◆ Given instruction 1: In the CP2K thread, which libint version and LMAX setting do the toolchain scripts recommend?
◆ Given instruction 2: Please rewrite the CP2K thread between "On 3/20/24 16:49, Krack" and "provide further hints.", inclusive, substituting "B3LYP" for "PBE0".

◆ Source extract:
****************************************
[CP2K-user] [CP2K:20051] Hybrid MPI+OpenMP is broken in v2024.1?

Eugene roginovicci at gmail.com
Thu Mar 21 16:39:59 UTC 2024


Dear Matthias,

I'm really appreciate for your valuable comments. Your help is very 
fruitful, thank you!

Actually, where is nothing special in output file the calculations 
simple freeze after the message"

HFX_MEM_INFO|  Est. max. program size before HFX [MiB]:                    1283

There is already a mess in different CP2K versions and supporting 
libraries installed, but I'm trying to control the situation...

So before sending a proper output I emerged a test using only MPI 
parallelization and it was always failed when hybrid functional is used. 
But I swear it worked before. So I grabbed dependency libraries form 
version 8 set and feed them to version 2024. I found libint cause the 
problem. According to toolchain scripts the 2.6.0 version is recommended 
with LMAX=5. I took the source from libint-v2.6.0-cp2k-lmax-4.tgz 
traball and compiled with options --enable-fortran --with-pic 
--enable-shared and this combination seems to work in hybrid MPI+OMP 
mode. Although OMP_STACKSIZE requires to be 4 times as much with respect 
to version 8.

Why CP2K is so sensitive to libint in Hybrid functional calculations?


Thank you in advance,
Eugene


On 3/20/24 16:49, Krack Matthias wrote:
>
> Dear Eugene
>
> The cp2k code has been increasingly functionalized with OpenMP 
> directives since version 8 including the loops in the PW part 
> operating with large arrays. By contrast to the GNU compiler, the 
> Intel compiler requires now in most cases an explicit increase of the 
> OMP_STACKSIZE. Your problem with the PBE0 run could have also other 
> reasons. Without an input/output example showing the problem, it is 
> difficult to provide further hints.
>
> Best
>
> Matthias
>
> *From: *cp2k at googlegroups.com <cp2k at googlegroups.com> on behalf of 
> Eugene <roginovicci at gmail.com>
> *Date: *Wednesday, 20 March 2024 at 13:16
> *To: *cp2k at googlegroups.com <cp2k at googlegroups.com>
> *Subject: *Re: [CP2K:20045] Hybrid MPI+OpenMP is broken in v2024.1?
>
> Dear Matthias,
>
> Thank you for advice. This guide me towards localization of the problem.
****************************************
◆ Recorded information:

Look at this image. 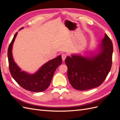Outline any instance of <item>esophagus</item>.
Wrapping results in <instances>:
<instances>
[{"label": "esophagus", "instance_id": "34e87169", "mask_svg": "<svg viewBox=\"0 0 120 120\" xmlns=\"http://www.w3.org/2000/svg\"><path fill=\"white\" fill-rule=\"evenodd\" d=\"M61 56H62V60H63V61H64V60H65V59H66V57H67L66 54H63L62 55H61Z\"/></svg>", "mask_w": 120, "mask_h": 120}]
</instances>
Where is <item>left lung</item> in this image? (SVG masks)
I'll use <instances>...</instances> for the list:
<instances>
[{
  "label": "left lung",
  "instance_id": "obj_1",
  "mask_svg": "<svg viewBox=\"0 0 120 120\" xmlns=\"http://www.w3.org/2000/svg\"><path fill=\"white\" fill-rule=\"evenodd\" d=\"M113 46L105 34L97 52L89 55L71 54L65 60L68 77L73 88L79 90L91 89L100 86L111 70Z\"/></svg>",
  "mask_w": 120,
  "mask_h": 120
}]
</instances>
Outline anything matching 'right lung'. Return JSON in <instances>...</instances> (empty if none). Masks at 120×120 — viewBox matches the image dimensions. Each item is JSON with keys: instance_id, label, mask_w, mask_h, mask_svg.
I'll return each mask as SVG.
<instances>
[{"instance_id": "right-lung-1", "label": "right lung", "mask_w": 120, "mask_h": 120, "mask_svg": "<svg viewBox=\"0 0 120 120\" xmlns=\"http://www.w3.org/2000/svg\"><path fill=\"white\" fill-rule=\"evenodd\" d=\"M23 28H21L19 30ZM17 34V32L14 35L8 49V56L10 74L18 84L24 89L33 92L44 91L51 82L56 68L62 63L61 56L60 55L48 61L34 74H31L22 71L14 61L12 53L13 45Z\"/></svg>"}]
</instances>
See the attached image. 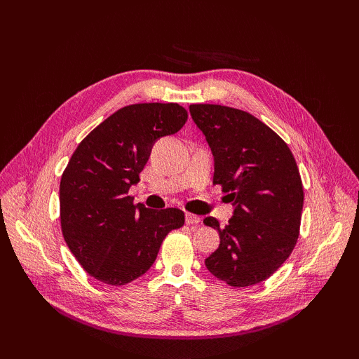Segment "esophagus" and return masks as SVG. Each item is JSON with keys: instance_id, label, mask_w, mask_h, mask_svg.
Listing matches in <instances>:
<instances>
[{"instance_id": "obj_1", "label": "esophagus", "mask_w": 359, "mask_h": 359, "mask_svg": "<svg viewBox=\"0 0 359 359\" xmlns=\"http://www.w3.org/2000/svg\"><path fill=\"white\" fill-rule=\"evenodd\" d=\"M186 223L187 224H199L201 223V217L191 212H186Z\"/></svg>"}]
</instances>
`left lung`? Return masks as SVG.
<instances>
[{
	"instance_id": "8db88e82",
	"label": "left lung",
	"mask_w": 359,
	"mask_h": 359,
	"mask_svg": "<svg viewBox=\"0 0 359 359\" xmlns=\"http://www.w3.org/2000/svg\"><path fill=\"white\" fill-rule=\"evenodd\" d=\"M214 156L212 184L233 203L224 227L214 217L220 245L205 259L210 273L233 287L273 276L295 248L304 190L287 144L252 114L222 104H190Z\"/></svg>"
}]
</instances>
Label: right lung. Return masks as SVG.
Listing matches in <instances>:
<instances>
[{
    "mask_svg": "<svg viewBox=\"0 0 359 359\" xmlns=\"http://www.w3.org/2000/svg\"><path fill=\"white\" fill-rule=\"evenodd\" d=\"M187 118L178 103L130 104L76 148L60 182L61 232L91 277L111 286L139 278L166 235L184 226L181 210L135 205L128 189L139 181L156 140L177 133Z\"/></svg>",
    "mask_w": 359,
    "mask_h": 359,
    "instance_id": "add662e5",
    "label": "right lung"
}]
</instances>
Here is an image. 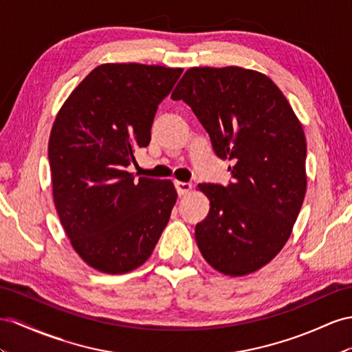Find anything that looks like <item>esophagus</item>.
I'll return each instance as SVG.
<instances>
[{
	"label": "esophagus",
	"instance_id": "esophagus-1",
	"mask_svg": "<svg viewBox=\"0 0 352 352\" xmlns=\"http://www.w3.org/2000/svg\"><path fill=\"white\" fill-rule=\"evenodd\" d=\"M175 188H177V193L179 196H184V195L192 192V184L184 183V182H175Z\"/></svg>",
	"mask_w": 352,
	"mask_h": 352
}]
</instances>
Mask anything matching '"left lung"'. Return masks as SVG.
<instances>
[{"label":"left lung","instance_id":"1","mask_svg":"<svg viewBox=\"0 0 352 352\" xmlns=\"http://www.w3.org/2000/svg\"><path fill=\"white\" fill-rule=\"evenodd\" d=\"M170 98L190 105L215 155L235 162L228 187L197 186L210 199L195 229L201 254L224 275L253 274L283 250L302 208V124L278 86L254 69L190 68Z\"/></svg>","mask_w":352,"mask_h":352}]
</instances>
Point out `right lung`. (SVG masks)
<instances>
[{
    "label": "right lung",
    "mask_w": 352,
    "mask_h": 352,
    "mask_svg": "<svg viewBox=\"0 0 352 352\" xmlns=\"http://www.w3.org/2000/svg\"><path fill=\"white\" fill-rule=\"evenodd\" d=\"M183 68L102 64L56 114L49 138L52 193L62 228L83 262L126 274L151 256L177 190L169 179L126 170L147 147L157 105Z\"/></svg>",
    "instance_id": "add662e5"
}]
</instances>
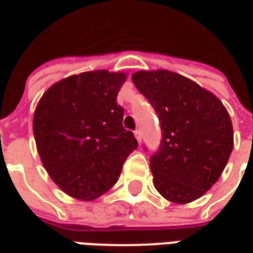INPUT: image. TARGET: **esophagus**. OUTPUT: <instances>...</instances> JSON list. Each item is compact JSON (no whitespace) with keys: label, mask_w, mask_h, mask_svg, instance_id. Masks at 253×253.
Returning a JSON list of instances; mask_svg holds the SVG:
<instances>
[{"label":"esophagus","mask_w":253,"mask_h":253,"mask_svg":"<svg viewBox=\"0 0 253 253\" xmlns=\"http://www.w3.org/2000/svg\"><path fill=\"white\" fill-rule=\"evenodd\" d=\"M135 137L137 139V141H139V143H141V132L139 129L135 130Z\"/></svg>","instance_id":"1"}]
</instances>
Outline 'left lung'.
I'll use <instances>...</instances> for the list:
<instances>
[{
    "mask_svg": "<svg viewBox=\"0 0 253 253\" xmlns=\"http://www.w3.org/2000/svg\"><path fill=\"white\" fill-rule=\"evenodd\" d=\"M158 114L162 140L150 158L154 187L165 199L191 203L221 177L233 150V126L222 102L191 79L158 69L132 75Z\"/></svg>",
    "mask_w": 253,
    "mask_h": 253,
    "instance_id": "left-lung-1",
    "label": "left lung"
}]
</instances>
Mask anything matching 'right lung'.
<instances>
[{
	"instance_id": "1",
	"label": "right lung",
	"mask_w": 253,
	"mask_h": 253,
	"mask_svg": "<svg viewBox=\"0 0 253 253\" xmlns=\"http://www.w3.org/2000/svg\"><path fill=\"white\" fill-rule=\"evenodd\" d=\"M126 73L91 71L53 84L34 113L44 169L69 196L94 200L117 182L137 140L123 126L117 94Z\"/></svg>"
}]
</instances>
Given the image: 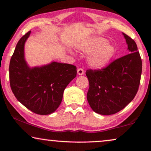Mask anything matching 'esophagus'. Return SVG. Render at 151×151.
Returning a JSON list of instances; mask_svg holds the SVG:
<instances>
[{"instance_id": "34e87169", "label": "esophagus", "mask_w": 151, "mask_h": 151, "mask_svg": "<svg viewBox=\"0 0 151 151\" xmlns=\"http://www.w3.org/2000/svg\"><path fill=\"white\" fill-rule=\"evenodd\" d=\"M77 73L79 75H83L84 74V70L82 68H79L77 69Z\"/></svg>"}]
</instances>
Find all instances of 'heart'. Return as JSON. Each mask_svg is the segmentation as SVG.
<instances>
[{
	"instance_id": "b5f03b06",
	"label": "heart",
	"mask_w": 151,
	"mask_h": 151,
	"mask_svg": "<svg viewBox=\"0 0 151 151\" xmlns=\"http://www.w3.org/2000/svg\"><path fill=\"white\" fill-rule=\"evenodd\" d=\"M78 50L90 53L88 63L94 68H101L108 63L114 54V48L102 38H92L76 45Z\"/></svg>"
}]
</instances>
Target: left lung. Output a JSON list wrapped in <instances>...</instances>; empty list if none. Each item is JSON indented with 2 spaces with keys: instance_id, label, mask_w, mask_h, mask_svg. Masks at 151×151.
I'll return each instance as SVG.
<instances>
[{
  "instance_id": "8db88e82",
  "label": "left lung",
  "mask_w": 151,
  "mask_h": 151,
  "mask_svg": "<svg viewBox=\"0 0 151 151\" xmlns=\"http://www.w3.org/2000/svg\"><path fill=\"white\" fill-rule=\"evenodd\" d=\"M122 35L130 53L101 69L86 71L89 83L86 95L88 104L94 112L103 115L121 111L133 100L139 90L141 58L134 40L124 33Z\"/></svg>"
}]
</instances>
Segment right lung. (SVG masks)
<instances>
[{"label":"right lung","mask_w":151,"mask_h":151,"mask_svg":"<svg viewBox=\"0 0 151 151\" xmlns=\"http://www.w3.org/2000/svg\"><path fill=\"white\" fill-rule=\"evenodd\" d=\"M30 31L20 39L9 65L10 85L20 103L36 114L46 115L59 106L63 93L76 76V67L70 64L52 62L30 68L24 59V43Z\"/></svg>","instance_id":"right-lung-1"}]
</instances>
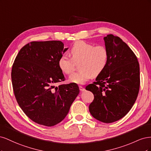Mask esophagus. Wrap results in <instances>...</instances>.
I'll return each mask as SVG.
<instances>
[{"label":"esophagus","mask_w":151,"mask_h":151,"mask_svg":"<svg viewBox=\"0 0 151 151\" xmlns=\"http://www.w3.org/2000/svg\"><path fill=\"white\" fill-rule=\"evenodd\" d=\"M79 89L81 91H85V88H84V87L81 86H79Z\"/></svg>","instance_id":"obj_1"}]
</instances>
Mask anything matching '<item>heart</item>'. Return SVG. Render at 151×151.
Segmentation results:
<instances>
[{"label": "heart", "mask_w": 151, "mask_h": 151, "mask_svg": "<svg viewBox=\"0 0 151 151\" xmlns=\"http://www.w3.org/2000/svg\"><path fill=\"white\" fill-rule=\"evenodd\" d=\"M72 58L62 55L58 61L60 69L66 74H70L75 67L74 62L81 59L80 70L74 73L69 77V82L77 84H83L93 76L96 77L106 67L108 52L103 45H94L84 41H77L70 48Z\"/></svg>", "instance_id": "obj_1"}]
</instances>
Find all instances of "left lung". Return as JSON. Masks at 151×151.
<instances>
[{
	"label": "left lung",
	"instance_id": "left-lung-1",
	"mask_svg": "<svg viewBox=\"0 0 151 151\" xmlns=\"http://www.w3.org/2000/svg\"><path fill=\"white\" fill-rule=\"evenodd\" d=\"M108 52L106 67L96 81L86 87L94 100L89 109L103 123H113L124 117L134 104L140 88V67L130 48L116 36L104 38Z\"/></svg>",
	"mask_w": 151,
	"mask_h": 151
}]
</instances>
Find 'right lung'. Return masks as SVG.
I'll use <instances>...</instances> for the list:
<instances>
[{"label": "right lung", "mask_w": 151, "mask_h": 151, "mask_svg": "<svg viewBox=\"0 0 151 151\" xmlns=\"http://www.w3.org/2000/svg\"><path fill=\"white\" fill-rule=\"evenodd\" d=\"M67 50L60 41L31 42L14 62L11 79L17 102L38 124L52 127L62 122L79 93L74 83L54 86L65 81L58 61Z\"/></svg>", "instance_id": "right-lung-1"}]
</instances>
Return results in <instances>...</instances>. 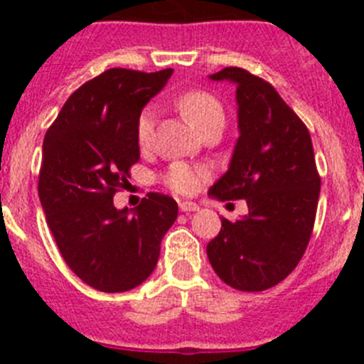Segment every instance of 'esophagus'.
<instances>
[{
	"mask_svg": "<svg viewBox=\"0 0 364 364\" xmlns=\"http://www.w3.org/2000/svg\"><path fill=\"white\" fill-rule=\"evenodd\" d=\"M180 211H184V213H191V211H198V205L195 202H180L178 204Z\"/></svg>",
	"mask_w": 364,
	"mask_h": 364,
	"instance_id": "1",
	"label": "esophagus"
}]
</instances>
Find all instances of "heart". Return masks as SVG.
<instances>
[{
  "instance_id": "heart-1",
  "label": "heart",
  "mask_w": 364,
  "mask_h": 364,
  "mask_svg": "<svg viewBox=\"0 0 364 364\" xmlns=\"http://www.w3.org/2000/svg\"><path fill=\"white\" fill-rule=\"evenodd\" d=\"M176 107L184 114L186 120L202 133L215 124L224 125V107L217 96L208 91H188L176 98ZM154 129V111L144 109L136 122V142L146 149L151 144ZM204 169L191 167L188 164H173L166 173V184L180 195H191L200 188L205 180Z\"/></svg>"
}]
</instances>
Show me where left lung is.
<instances>
[{
  "label": "left lung",
  "instance_id": "obj_1",
  "mask_svg": "<svg viewBox=\"0 0 364 364\" xmlns=\"http://www.w3.org/2000/svg\"><path fill=\"white\" fill-rule=\"evenodd\" d=\"M210 78L235 83L239 105L230 169L211 186L210 197L244 198L247 215L237 222L222 218L208 259L235 290H268L294 272L314 231L321 176L311 138L272 83L240 67Z\"/></svg>",
  "mask_w": 364,
  "mask_h": 364
}]
</instances>
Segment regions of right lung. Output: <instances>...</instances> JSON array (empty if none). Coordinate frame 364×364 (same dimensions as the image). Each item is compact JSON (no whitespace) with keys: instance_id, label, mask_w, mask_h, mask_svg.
Segmentation results:
<instances>
[{"instance_id":"1","label":"right lung","mask_w":364,"mask_h":364,"mask_svg":"<svg viewBox=\"0 0 364 364\" xmlns=\"http://www.w3.org/2000/svg\"><path fill=\"white\" fill-rule=\"evenodd\" d=\"M171 74L105 70L69 96L45 134L38 195L47 224L67 266L105 294L149 277L178 215L162 193H147L133 211L112 204L140 160L138 117Z\"/></svg>"}]
</instances>
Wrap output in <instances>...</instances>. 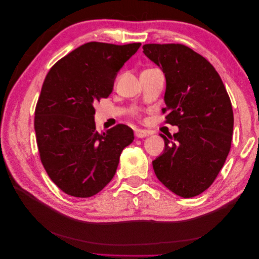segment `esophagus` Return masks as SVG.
<instances>
[{
	"label": "esophagus",
	"mask_w": 259,
	"mask_h": 259,
	"mask_svg": "<svg viewBox=\"0 0 259 259\" xmlns=\"http://www.w3.org/2000/svg\"><path fill=\"white\" fill-rule=\"evenodd\" d=\"M149 135V133L147 131H144V130H135V136L137 138H144L146 136Z\"/></svg>",
	"instance_id": "34e87169"
}]
</instances>
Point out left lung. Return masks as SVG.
Instances as JSON below:
<instances>
[{
	"instance_id": "left-lung-1",
	"label": "left lung",
	"mask_w": 259,
	"mask_h": 259,
	"mask_svg": "<svg viewBox=\"0 0 259 259\" xmlns=\"http://www.w3.org/2000/svg\"><path fill=\"white\" fill-rule=\"evenodd\" d=\"M144 54L166 79L165 123L178 133L160 136L164 152L152 162L154 173L183 198L199 195L214 183L231 148L233 111L215 68L183 44H145Z\"/></svg>"
}]
</instances>
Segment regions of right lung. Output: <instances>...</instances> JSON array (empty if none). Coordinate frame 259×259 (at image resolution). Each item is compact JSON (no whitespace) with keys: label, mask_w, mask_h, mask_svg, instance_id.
I'll use <instances>...</instances> for the list:
<instances>
[{"label":"right lung","mask_w":259,"mask_h":259,"mask_svg":"<svg viewBox=\"0 0 259 259\" xmlns=\"http://www.w3.org/2000/svg\"><path fill=\"white\" fill-rule=\"evenodd\" d=\"M140 45L83 44L45 77L34 112L36 144L46 173L69 195L90 198L103 190L134 140L124 124L99 134L94 105L110 95L116 73Z\"/></svg>","instance_id":"add662e5"}]
</instances>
****************************************
◆ Expected answer 1: Version 2.6.0 with LMAX=5.

◆ Expected answer 2:
On 3/20/24 16:49, Krack Matthias wrote:
>
> Dear Eugene
>
> The cp2k code has been increasingly functionalized with OpenMP 
> directives since version 8 including the loops in the PW part 
> operating with large arrays. By contrast to the GNU compiler, the 
> Intel compiler requires now in most cases an explicit increase of the 
> OMP_STACKSIZE. Your problem with the B3LYP run could have also other 
> reasons. Without an input/output example showing the problem, it is 
> difficult to provide further hints.